++++ Texto de origem ++++

Donald Trump não inventou o racismo americano, mas é
a mais explícita encarnação do macho branco e racista a ocupar a Casa Branca.
Não é coincidência ter ocorrido em seu reinado a cena de um policial impassível
aos apelos desesperados de George
Floyd, o homem rendido e estendido no chão que vem ocupando os noticiários
há semanas.
No Brasil, tenta-se imitar o que a tradição dos Estados
Unidos tem de mais macabro. No sábado 30, um grupo encenou protesto diante do STF
trajando túnicas pretas, a cabeça coberta por máscaras brancas e as mãos a
segurar tochas acesas. A Ku Klux Klan do cerrado cavava o seu lugar (só
faltava ela) na conflagrada cena brasileira.
Trump, o machão, deixou a Casa Branca ao cair da
tarde de segunda-feira, dia 1º, e a passos decididos atravessou a Praça
Lafayette, sozinho como Gary Cooper ao encontro do bandido, em direção à
Igreja de Saint John. Piedoso, carregava uma Bíblia. E parou em frente à
igreja, silencioso, voltado para os fotógrafos e cinegrafistas, com os
objetivos de 1) desagravar o sagrado edifício, chamuscado no dia anterior pelas
fogueiras dos manifestantes e 2) mostrar que não tem medo de multidões hostis,
ao contrário do que se poderia supor do fato de, no bafafá da véspera, refugiar-se
no subterrâneo da residência presidencial. Detalhe: o gesto de macheza foi
precedido por um festival de gás lacrimogêneo e balas de borracha disparados
para dispersar os manifestantes e deixar a praça livre para o destemor
presidencial.

++++ Extrato de dados ++++

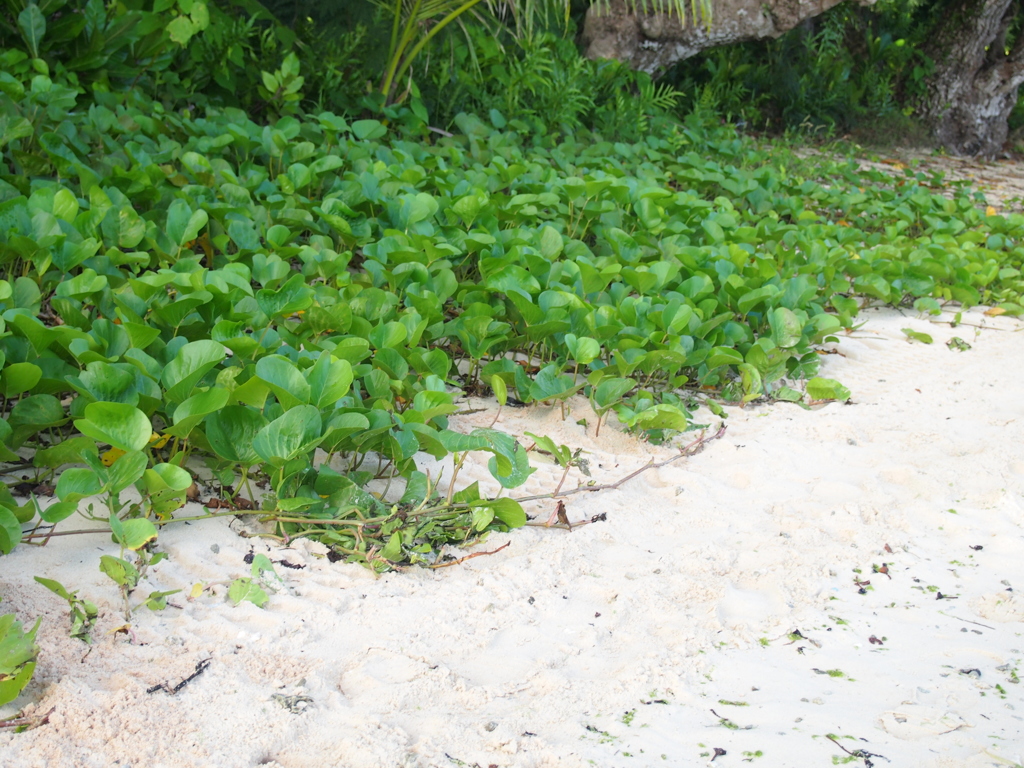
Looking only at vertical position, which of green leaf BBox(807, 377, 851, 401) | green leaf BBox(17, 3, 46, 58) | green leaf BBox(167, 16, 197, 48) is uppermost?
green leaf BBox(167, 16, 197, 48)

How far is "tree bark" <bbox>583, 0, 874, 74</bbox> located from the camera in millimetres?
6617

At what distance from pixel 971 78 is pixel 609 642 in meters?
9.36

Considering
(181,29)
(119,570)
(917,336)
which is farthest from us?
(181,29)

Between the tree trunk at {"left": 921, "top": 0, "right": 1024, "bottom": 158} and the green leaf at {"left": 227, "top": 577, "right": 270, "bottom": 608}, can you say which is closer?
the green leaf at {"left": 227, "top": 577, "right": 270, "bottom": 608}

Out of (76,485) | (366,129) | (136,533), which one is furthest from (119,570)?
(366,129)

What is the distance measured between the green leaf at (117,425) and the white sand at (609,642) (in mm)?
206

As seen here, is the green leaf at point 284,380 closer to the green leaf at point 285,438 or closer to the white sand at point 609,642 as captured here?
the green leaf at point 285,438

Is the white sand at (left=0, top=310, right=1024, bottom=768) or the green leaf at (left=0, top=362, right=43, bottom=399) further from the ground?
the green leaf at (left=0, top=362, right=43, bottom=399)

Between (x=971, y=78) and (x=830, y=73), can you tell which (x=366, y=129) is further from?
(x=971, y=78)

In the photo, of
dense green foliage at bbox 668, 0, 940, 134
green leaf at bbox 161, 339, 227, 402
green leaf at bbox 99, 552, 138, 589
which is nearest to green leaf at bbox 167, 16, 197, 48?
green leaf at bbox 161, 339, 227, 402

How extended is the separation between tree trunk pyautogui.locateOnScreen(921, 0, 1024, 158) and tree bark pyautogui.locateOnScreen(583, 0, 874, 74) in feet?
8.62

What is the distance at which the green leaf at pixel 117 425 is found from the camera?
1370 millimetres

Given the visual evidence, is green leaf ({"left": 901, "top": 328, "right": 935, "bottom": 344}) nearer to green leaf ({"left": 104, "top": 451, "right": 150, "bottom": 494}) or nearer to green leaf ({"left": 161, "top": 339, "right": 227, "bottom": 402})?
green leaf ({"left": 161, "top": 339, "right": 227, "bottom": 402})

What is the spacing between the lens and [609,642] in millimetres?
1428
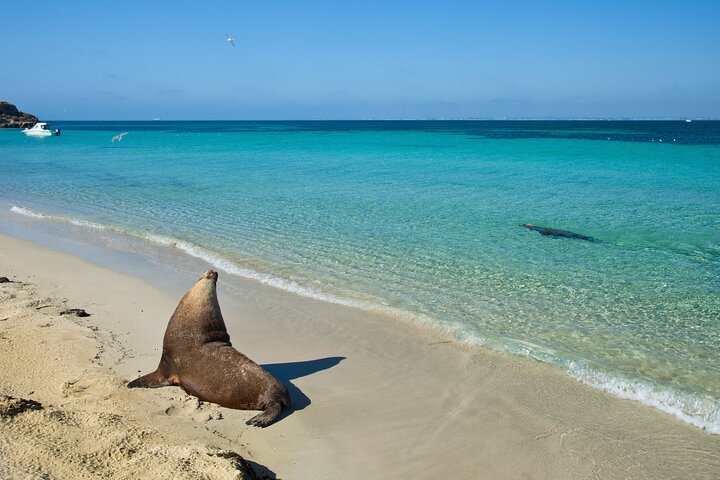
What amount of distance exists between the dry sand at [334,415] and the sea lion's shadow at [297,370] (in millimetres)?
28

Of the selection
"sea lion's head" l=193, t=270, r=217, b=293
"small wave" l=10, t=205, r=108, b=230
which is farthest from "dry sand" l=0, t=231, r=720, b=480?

++++

Tarefas:
[A] Transcreva literalmente o trecho do texto sobre Donald Trump que começa nas palavras "Donald Trump não" e termina depois de "conflagrada cena brasileira.".
[B] Escreva a continuação do texto sobre Donald Trump a partir da última frase apresentada.

Respostas do exercício:
[A]
Donald Trump não inventou o racismo americano, mas é
a mais explícita encarnação do macho branco e racista a ocupar a Casa Branca.
Não é coincidência ter ocorrido em seu reinado a cena de um policial impassível
aos apelos desesperados de George
Floyd, o homem rendido e estendido no chão que vem ocupando os noticiários
há semanas.
No Brasil, tenta-se imitar o que a tradição dos Estados
Unidos tem de mais macabro. No sábado 30, um grupo encenou protesto diante do STF
trajando túnicas pretas, a cabeça coberta por máscaras brancas e as mãos a
segurar tochas acesas. A Ku Klux Klan do cerrado cavava o seu lugar (só
faltava ela) na conflagrada cena brasileira.

[B]
Macheza por macheza, nosso presidente não fica atrás. Em
mais um domingo de diversão ao ar livre, Jair Bolsonaro subiu num
helicóptero do Exército para cobrir os 4 quilômetros entre os palácios da
Alvorada e do Planalto. Ao seu lado, não bastasse o helicóptero militar, ia o
ministro da Defesa, general Fernando Azevedo e Silva. (Até quando aceitar
papéis semelhantes, ó generais?).Na Praça dos Três Poderes, inebriado do sol da
manhã, do entusiasmo dos fãs e de macheza, arrebatou o cavalo de um PM e, ainda
que algo canhestro, ao modo balança mas não cai, conduziu o rocinante a uma
volta triunfal, como à sua hora amava fazer o duce Benito Mussolini,
outro histórico macho.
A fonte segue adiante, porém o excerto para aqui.